Sur les frais liés au litige :

Dans les circonstances de l’espèce, il n’y a pas lieu de mettre à la charge de la commune d’Ouroux-sur-Saône, la somme demandée par M. A... en application de l’article L. 761-1 du code de justice administrative.


D É C I D E :


Article 1er : L’arrêté du 3 août 2023 par lequel le maire d’Ouroux-sur-Saône s’est opposé à la déclaration préalable de M. A..., ensemble la décision implicite de rejet de son recours gracieux, sont annulés.

Article 2 : Il est enjoint à la commune d’Ouroux-sur-Saône, sous réserve de circonstances de fait ou de droit nouvelles, de délivrer à M. A... la décision de non-opposition à déclaration préalable demandée, dans un délai de deux mois à compter de la notification du présent jugement.

Article 3 : Le surplus des conclusions de la requête est rejeté.

Article 4 : Le présent jugement sera notifié à M. B... A..., à la commune d’Ouroux-sur-Saône et à la ministre de la transition écologique, de la biodiversité et des négociations internationales sur le climat et la nature.

Copie en sera adressée au préfet de Saône-et-Loire.


Délibéré après l’audience du 16 octobre 2025, à laquelle siégeaient :

M. Olivier Rousset, président,
Mme Céline Frey, première conseillère,
Mme Valérie Zancanaro, première conseillère.
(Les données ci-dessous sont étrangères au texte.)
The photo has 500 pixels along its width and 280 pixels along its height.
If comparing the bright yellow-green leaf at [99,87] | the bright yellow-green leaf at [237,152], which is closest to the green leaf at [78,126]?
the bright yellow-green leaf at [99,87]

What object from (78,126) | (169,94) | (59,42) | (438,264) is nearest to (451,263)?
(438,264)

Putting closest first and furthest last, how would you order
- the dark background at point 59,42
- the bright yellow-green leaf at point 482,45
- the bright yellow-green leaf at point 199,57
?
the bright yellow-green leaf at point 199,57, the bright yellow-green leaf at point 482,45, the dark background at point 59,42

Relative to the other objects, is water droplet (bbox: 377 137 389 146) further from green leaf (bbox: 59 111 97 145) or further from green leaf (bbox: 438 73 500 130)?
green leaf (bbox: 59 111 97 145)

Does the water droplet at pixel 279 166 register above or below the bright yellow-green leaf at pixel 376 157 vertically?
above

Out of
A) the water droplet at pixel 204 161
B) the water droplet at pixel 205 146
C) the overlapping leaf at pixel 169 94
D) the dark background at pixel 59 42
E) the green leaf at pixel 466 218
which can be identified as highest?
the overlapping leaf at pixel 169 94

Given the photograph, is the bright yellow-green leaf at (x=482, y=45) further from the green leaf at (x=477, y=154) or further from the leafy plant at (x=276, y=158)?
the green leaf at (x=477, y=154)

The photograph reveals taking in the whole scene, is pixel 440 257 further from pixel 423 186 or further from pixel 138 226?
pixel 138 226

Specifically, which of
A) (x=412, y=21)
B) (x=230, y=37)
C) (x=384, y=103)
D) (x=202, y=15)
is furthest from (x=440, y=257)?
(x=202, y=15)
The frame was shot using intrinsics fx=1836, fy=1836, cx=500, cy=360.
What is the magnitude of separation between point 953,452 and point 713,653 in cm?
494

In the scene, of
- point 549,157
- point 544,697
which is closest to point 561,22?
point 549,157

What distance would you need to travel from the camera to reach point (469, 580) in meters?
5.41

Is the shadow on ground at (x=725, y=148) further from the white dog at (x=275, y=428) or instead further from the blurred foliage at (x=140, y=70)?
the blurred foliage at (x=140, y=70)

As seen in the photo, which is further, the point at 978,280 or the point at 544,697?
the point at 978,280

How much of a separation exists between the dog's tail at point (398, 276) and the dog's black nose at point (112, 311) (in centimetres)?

Rendu public par mise à disposition au greffe le 25 novembre 2025.


La rapporteure,





V. C...Le président,





O. Rousset


La greffière,





C. Chapiron


La République mande et ordonne à la ministre de la transition écologique, de la biodiversité et des négociations internationales sur le climat et la nature en ce qui la concerne, et à tous commissaires de justice à ce requis, en ce qui concerne les voies de droit commun contre les parties privées, de pourvoir à l’exécution de la présente décision.